▸ **Problem set**:
(A) In the passage on Paraguay, what covers the western half of the country?
(B) List every travel expense that the passage on Paraguay describes as low in price.

**** Extract to read

Paraguay is often overshadowed by its neighbors. South America's tourism headliners, Argentina and Brazil, both share borders with the small, landlocked nation. Without a palm-fringed seaside or a large tourism infrastructure, Paraguay is often overlooked as a travel destination.


However, in many ways, Paraguay is the ideal South American destination for nature tourists and environmentally conscious travelers. It is one of the world's largest hydroelectric producers, with the huge Itaipú Dam standing as a prime example of a non-carbon-producing energy source. A system of national parks and nature preserves shows a growing conservation effort.


Paraguay has a diverse collection of landscapes, with most major South American ecosystems represented within its borders. The expansive Gran Chaco, a mostly uninhabited, semi-arid savanna, covers the western half of the country, while eastern Paraguay is characterized by lush forests, cities and wide rivers. Throughout the country, there are chances for nature-oriented sightseeing in places that have not yet experienced an eco-tourism boom.


Another reason to opt for Paraguay is its prices. It is one of the cheapest places in South America to visit. Decent hotel rooms, even in the capital city of Asuncion, can run between $15 and $30 per night. Prices for food and transportation are also low. The combination of low prices and abundant nature make this a great, green destination.

********
**** Items

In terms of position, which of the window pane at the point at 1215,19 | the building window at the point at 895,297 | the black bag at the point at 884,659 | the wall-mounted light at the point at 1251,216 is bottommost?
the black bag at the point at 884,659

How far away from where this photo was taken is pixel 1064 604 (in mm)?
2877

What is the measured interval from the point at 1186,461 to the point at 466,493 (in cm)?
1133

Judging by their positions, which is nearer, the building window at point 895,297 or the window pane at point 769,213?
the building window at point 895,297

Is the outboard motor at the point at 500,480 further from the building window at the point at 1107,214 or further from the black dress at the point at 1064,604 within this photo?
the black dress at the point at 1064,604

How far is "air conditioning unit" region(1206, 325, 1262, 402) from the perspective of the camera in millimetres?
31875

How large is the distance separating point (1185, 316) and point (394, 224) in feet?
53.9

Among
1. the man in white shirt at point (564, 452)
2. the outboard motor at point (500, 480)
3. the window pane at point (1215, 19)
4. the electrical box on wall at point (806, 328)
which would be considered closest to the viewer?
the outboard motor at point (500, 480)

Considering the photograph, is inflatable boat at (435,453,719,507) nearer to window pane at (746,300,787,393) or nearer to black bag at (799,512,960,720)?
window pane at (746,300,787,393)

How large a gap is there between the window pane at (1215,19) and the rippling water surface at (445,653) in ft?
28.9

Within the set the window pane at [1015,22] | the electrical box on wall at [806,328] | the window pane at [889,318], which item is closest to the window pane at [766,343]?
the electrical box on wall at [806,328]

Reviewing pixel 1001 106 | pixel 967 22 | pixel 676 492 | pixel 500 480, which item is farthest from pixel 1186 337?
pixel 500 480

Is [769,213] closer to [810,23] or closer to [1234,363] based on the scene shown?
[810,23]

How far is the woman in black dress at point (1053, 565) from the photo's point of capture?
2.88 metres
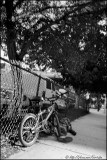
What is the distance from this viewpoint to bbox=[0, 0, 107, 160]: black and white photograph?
159 centimetres

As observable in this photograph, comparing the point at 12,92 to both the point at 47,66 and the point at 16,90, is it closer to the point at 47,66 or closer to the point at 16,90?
the point at 16,90

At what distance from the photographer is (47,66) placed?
2.66 meters

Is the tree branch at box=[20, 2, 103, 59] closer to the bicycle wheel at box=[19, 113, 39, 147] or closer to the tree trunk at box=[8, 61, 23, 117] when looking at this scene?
the tree trunk at box=[8, 61, 23, 117]

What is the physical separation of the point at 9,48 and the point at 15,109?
1.00 meters

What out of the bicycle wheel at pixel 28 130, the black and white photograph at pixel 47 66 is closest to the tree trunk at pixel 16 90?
the black and white photograph at pixel 47 66

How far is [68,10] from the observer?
3.52 meters

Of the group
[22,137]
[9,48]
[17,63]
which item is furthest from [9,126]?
[9,48]

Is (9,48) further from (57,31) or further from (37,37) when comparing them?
(57,31)

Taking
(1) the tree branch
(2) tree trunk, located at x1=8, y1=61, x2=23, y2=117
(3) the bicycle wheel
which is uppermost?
(1) the tree branch

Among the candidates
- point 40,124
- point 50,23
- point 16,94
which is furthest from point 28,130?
point 50,23

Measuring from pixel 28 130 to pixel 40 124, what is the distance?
136 millimetres

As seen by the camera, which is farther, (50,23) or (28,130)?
(50,23)

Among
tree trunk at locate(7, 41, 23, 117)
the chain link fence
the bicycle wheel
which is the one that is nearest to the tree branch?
the chain link fence

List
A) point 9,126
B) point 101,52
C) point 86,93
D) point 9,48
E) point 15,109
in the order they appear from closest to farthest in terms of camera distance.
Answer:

********

▸ **Task-by-task results**:
(A) The Gran Chaco, a mostly uninhabited, semi-arid savanna.

(B) Hotel rooms, food, and transportation.